Słoneczko drogie narescie To słoneczko dla Ciebie wyszlo bardzo sie cieszę Zawsze wiedzialam że kiedys to nastąpi.Los wynagradza cierpienie wprawdzie na rożne sposoby i nnie zawsze w to wierzymy żei z kolan można wstać.Cieszę sie dziewczyny zWami jak cholera ( żebyś widziala teraz mój uśmiech,od ucha do ucha) .
Wierze Słonko że teraz juz będzie coraz lepiej.Masz jakąs nadzieje na pracę...

Odnośnik do komentarza
Gość Słoneczko

Co do pracy nadal szukam, ale jest ciężko szczególnie w tych czasach, ale nie tracę nadziei. Jednak słońce na długo nie zawitało na moim niebie, znowu zaszło za chmury, znowu sama je przegoniłam, przestraszyłam, znowu zawiniłam....

Odnośnik do komentarza

Ja jestem tym zdradzonym i nie wiem co zrobić z niewierną żoną. Po 4 miesiącach mieszkania z innym facetem nagle zapragneła wrócić. Ja już jestem z inną kobietą i mam ogromny dylemat.
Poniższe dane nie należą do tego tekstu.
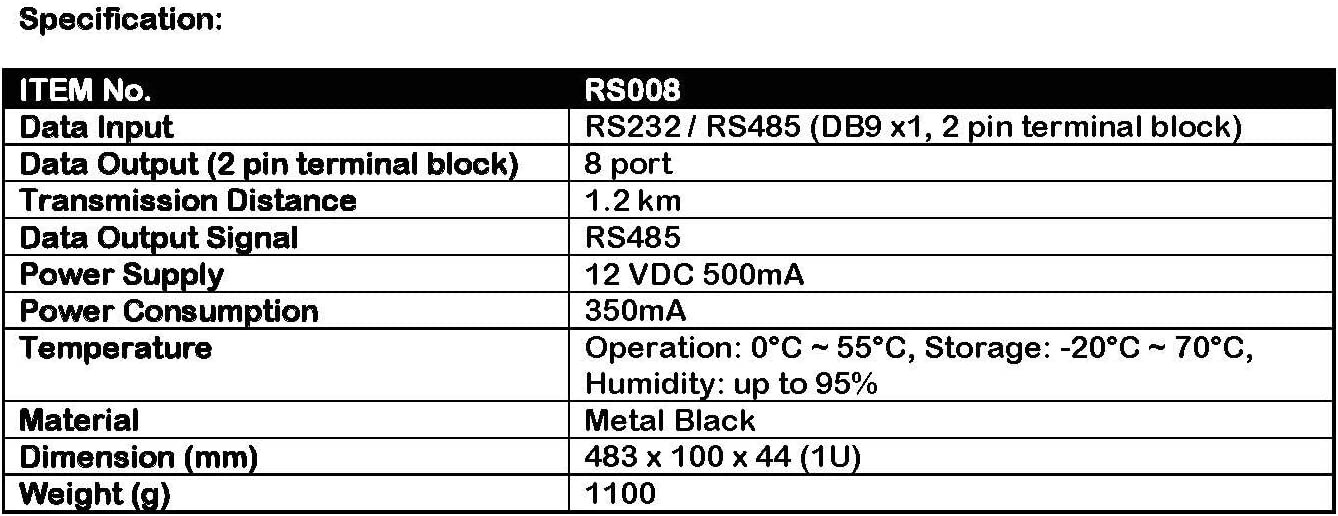 RS485// RS232 Serial Data Distributor 1 Input 8 Output RS008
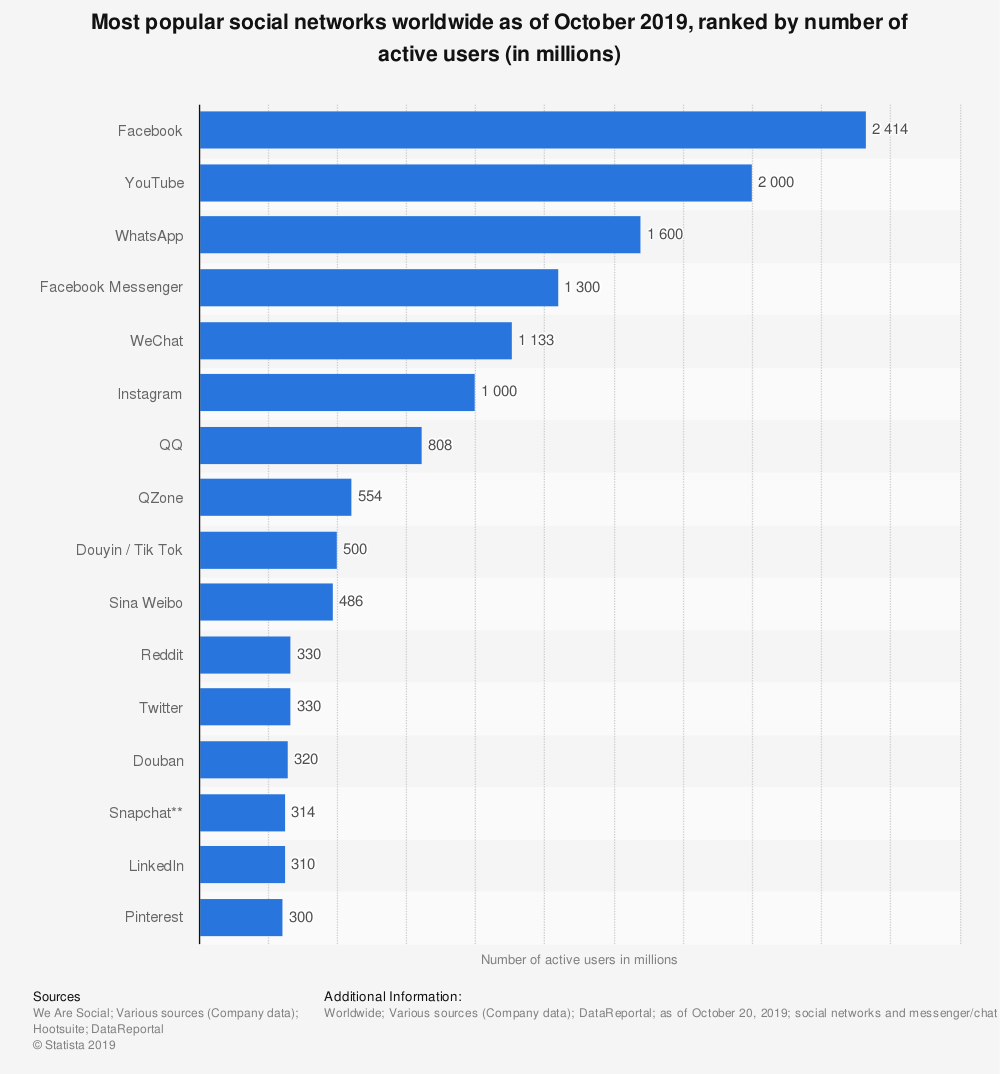 most popular social networks worldwide as of Oct 2019, ranked by number of active users (in millions)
Zostać w obecnym związku i być szczęśliwym ale z wyrzutami sumienia że nie dałem szansy czy wrócić do zony z rozsądku dla syna. Może się ułoży a może zrobię sobie i synowi olbrzymią krzywdę. Widzę że ona mnie kocha że zrobiła duży błąd i jest tego świadoma ale ja jestem myślami gdzie indziej i nie wiem czy nie osłabiła mojej miłości na tyle że rozważam powrót już tylko z litości.

Odnośnik do komentarza
Gość Słoneczko

Ja nikomu nie będę doradzać, bo nie jestem właściwą osobą do tego. Pisząc to wszystko nigdy nie chciałam nikomu doradzać, szkodzić, pokazywać czegoś, pisałam to wszystko, bo tak było mi łatwiej. Od mojego pierwszego wpisu sytuacja bardzo się zmieniła, uczucia zresztą też. Po tym wszystkim co się wydarzyło moje uczucia umarły (to chyba właściwe słowo), nie czuję już nic do Niego. Kiedyś byłam gotowa walczyć, ale tak właściwie już wtedy od dawna nie było o co, od dawna żyliśmy obok siebie nie ze sobą. Teraz od jakiegoś czasu już walczę tylko o córkę i o siebie. Dziś składam w sądzie papiery rozwodowe i tym samym zamykam ten rozdział w moim życiu. Zaczęłam nowy rozdział i staram się jak najlepiej zapisywać jego strony.
Po tym wszystkim nauczyłam się jednego, już nigdy nie pozwolę aby ktoś mnie tak zniszczył, abym przez kogoś czuła się nic nie warta, abym przez kogoś nie chciała żyć. Życie jest trudne, ale bywają w nim mimo wszystko piękne chwile gdzie na niebie świeci uśmiechnięte słonko.

Odnośnik do komentarza
Gość Słoneczko

Czasami jest tak, że jak jedna rzecz się układa milion innych się sypie i jak tu człowiek ma uwierzyć w siebie i w lepsze jutro. Jak zacząć znowu cieszyć się życiem, jak zapewnić córkę, że wszystko będzie dobrze.....

Odnośnik do komentarza

Jeśli chcesz dodać odpowiedź, zaloguj się lub zarejestruj nowe konto

Jedynie zarejestrowani użytkownicy mogą komentować zawartość tej strony.

Zarejestruj nowe konto

Załóż nowe konto. To bardzo proste!

Zarejestruj się

Zaloguj się

Posiadasz już konto? Zaloguj się poniżej.

Zaloguj się

×
×
  • Dodaj nową pozycję...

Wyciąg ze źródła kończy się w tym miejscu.